Thursday, 13 August 2015

DFFUK: REVIEW: Descent: The Essence of Life and Death

Descent – Drew Cox & Antoine Marc
Dance Film Festival UK
O2 Think Big Hub
Saturday 8th August 2015

Thick honey oozes from a man’s mouth, as he begins his gradual descent from life to death. Directors, Drew Cox and Antoine Marc explore themes of terminal illness and family support, which eases the torment of illness.  Overall, Descent is a dazzling work of both choreography and screendance.

Filmed in the iconic room of the feature film The King’s Speech (2010), Cox and Marc’s images are visually stunning. Descent is washed with shades of mustard and teal, which peal off the walls behind the dancers. The thick honey, seeping from the man’s mouth, seems to symbolise the loss of life, but also reveals the essence of life.

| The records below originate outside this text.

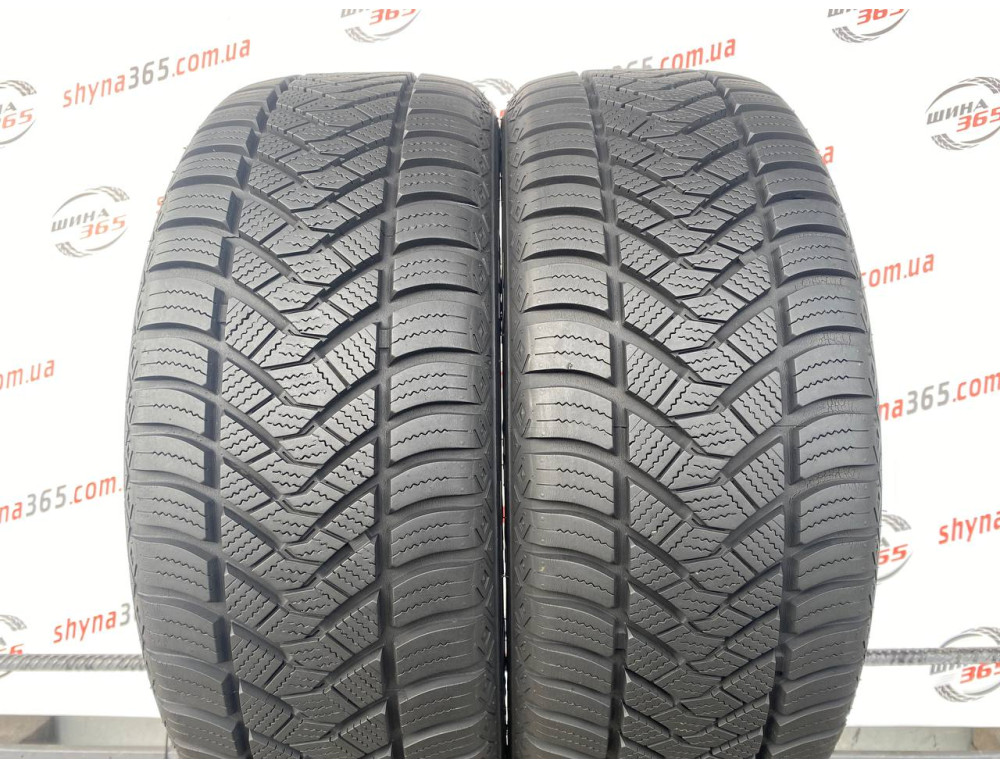 195/50 R16 MAXXIS ALL SEASON AP2 8mm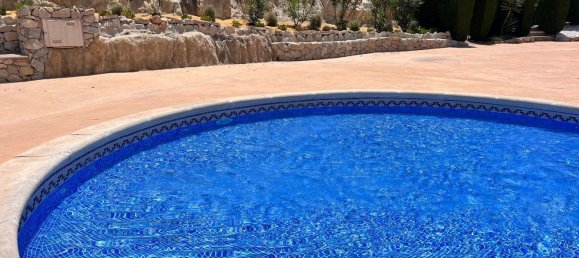 Квартира с 2 спальнями в Сан-Мигель-де-Салинас, Испания № 133906 16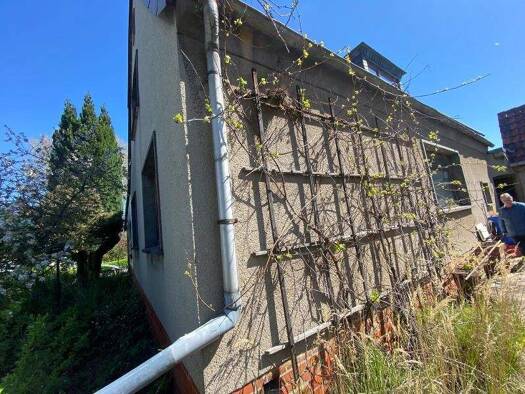 Einfamilienhaus zum Kauf 69.000 € 5 Zimmer 137 m² 826 m² Grundstück Zeitz 06712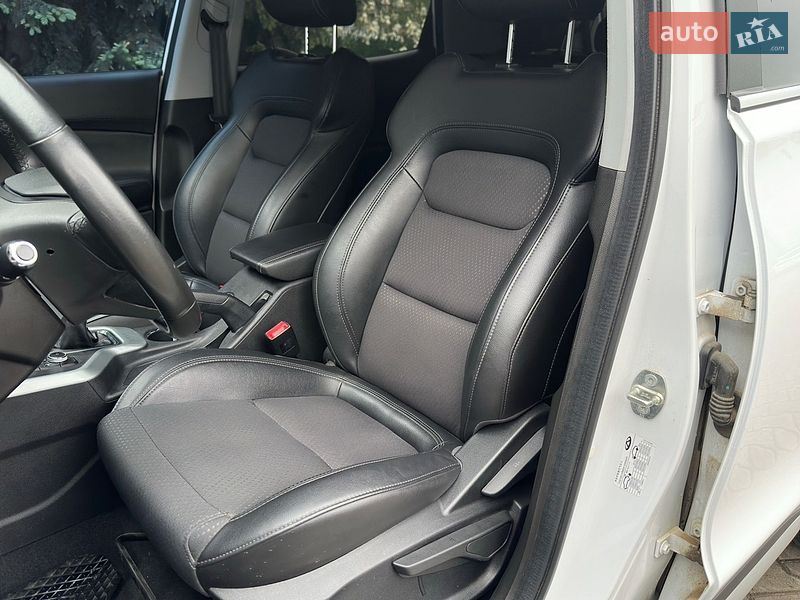 Внедорожник / Кроссовер Chery Tiggo 4 2021 в Одессе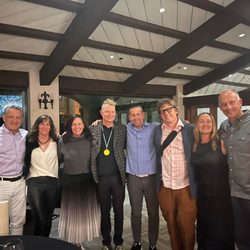 Virginia Country Club - Fortunate enough to attend an AMAZING food/music extravaganza at the V.C.C. Thanks to our hosts, the staff, & the musicians. BRAVO!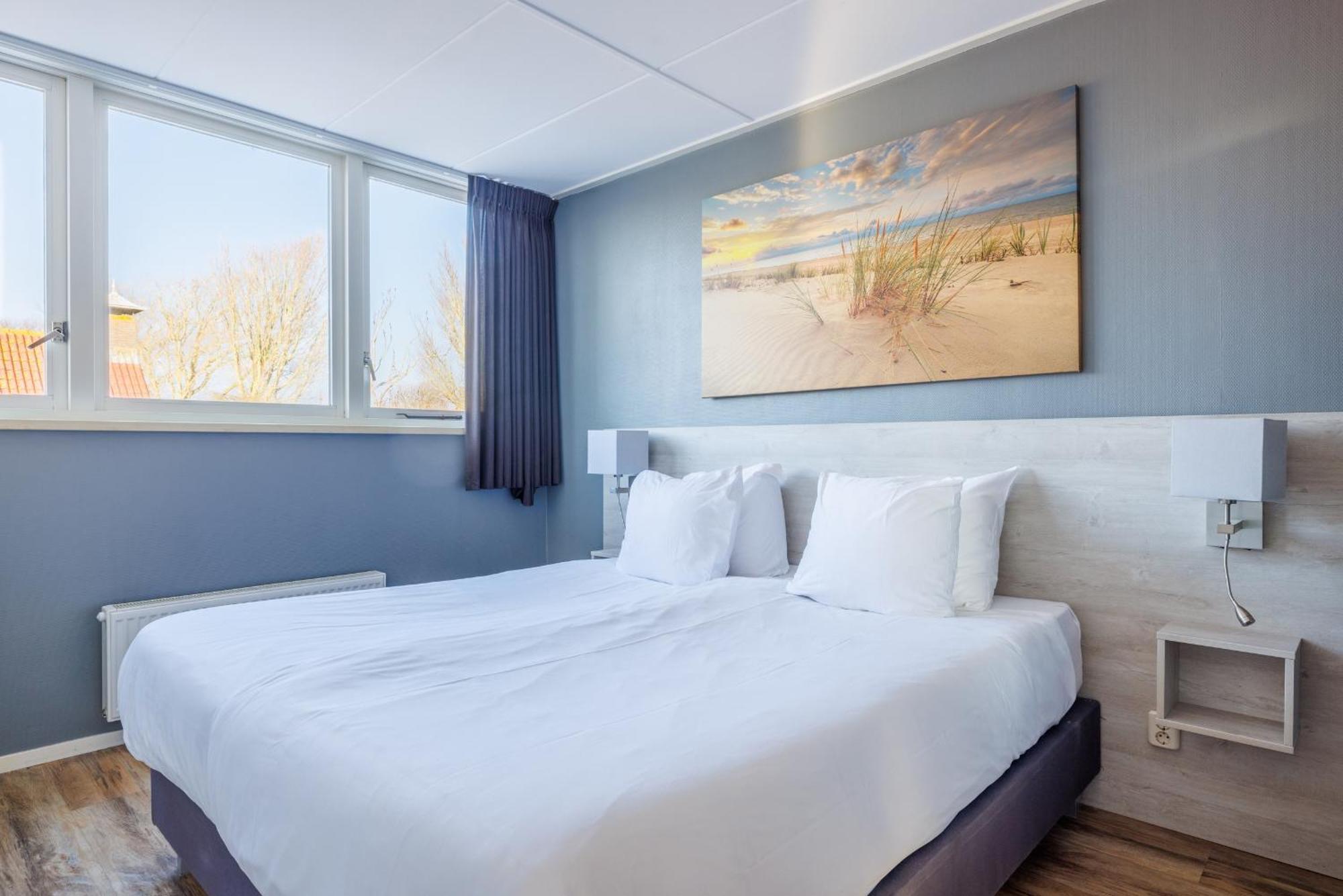 Appartement Zilt ฮอลลุม ภายนอก รูปภาพ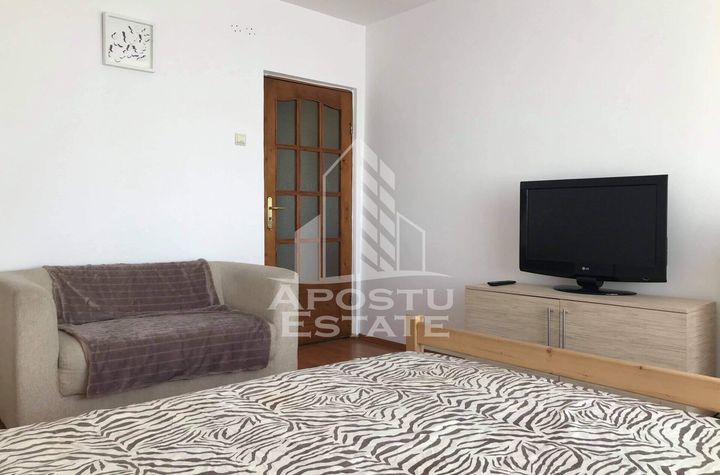 Apartament cu 2 camere, decomandat, etaj intermediar,Spitalul Judetean anunturi imobiliare Timis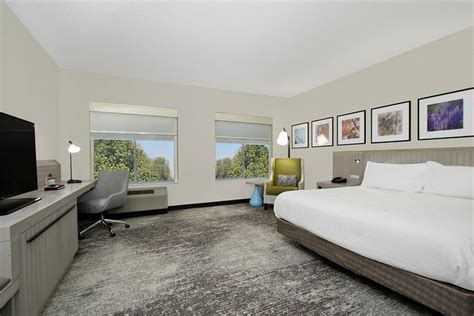 Hilton Garden Inn Columbus-University Area Room Service: Pictures ...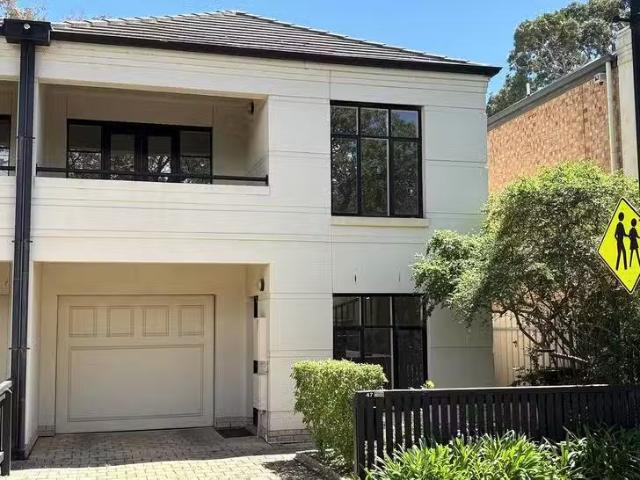 Cozy 3 BR 47 Cedar Crescent, Glenside, SA 5065
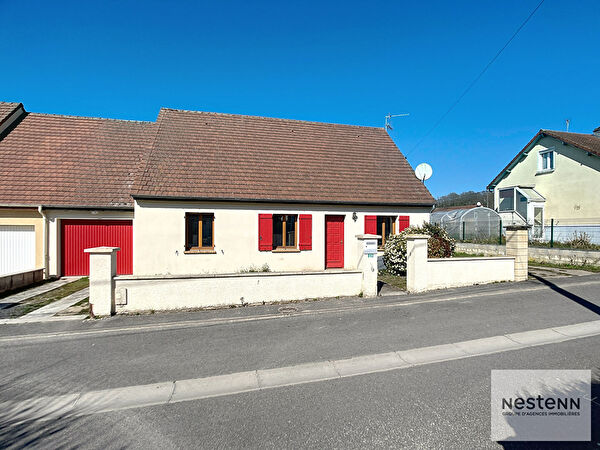 Vente maison à Athies sous laon (02840)
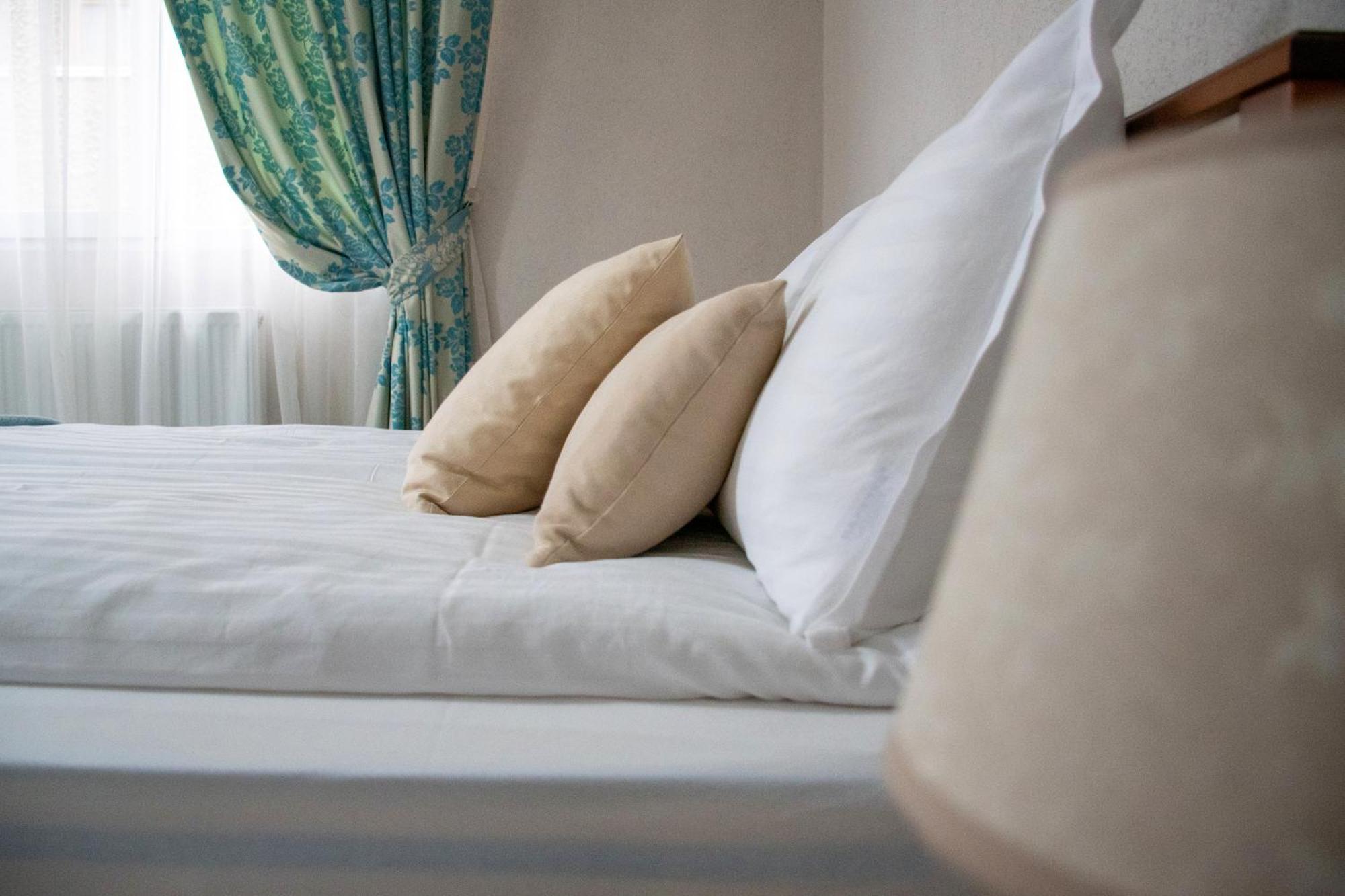 בנסקו Infinity Boutique Apartments מראה חיצוני תמונה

Moreover, shot in slow motion, the film captures the dancers in powerful, gravity-defying moments. They propel themselves into the air, displaying their rippling muscles and profound strength. Three men leap, cartwheeling their legs over their heads. Meanwhile a woman performs a moving solo, consuming the space, as she lunges, ripples and then hurls herself through the music.

Sumptuous floorwork and rich shifts of weight are as indulgent as the honey that continues to ooze from the man’s lips. With an emphasis on power and beauty, Marc’s choreography appears at once delicious and compelling.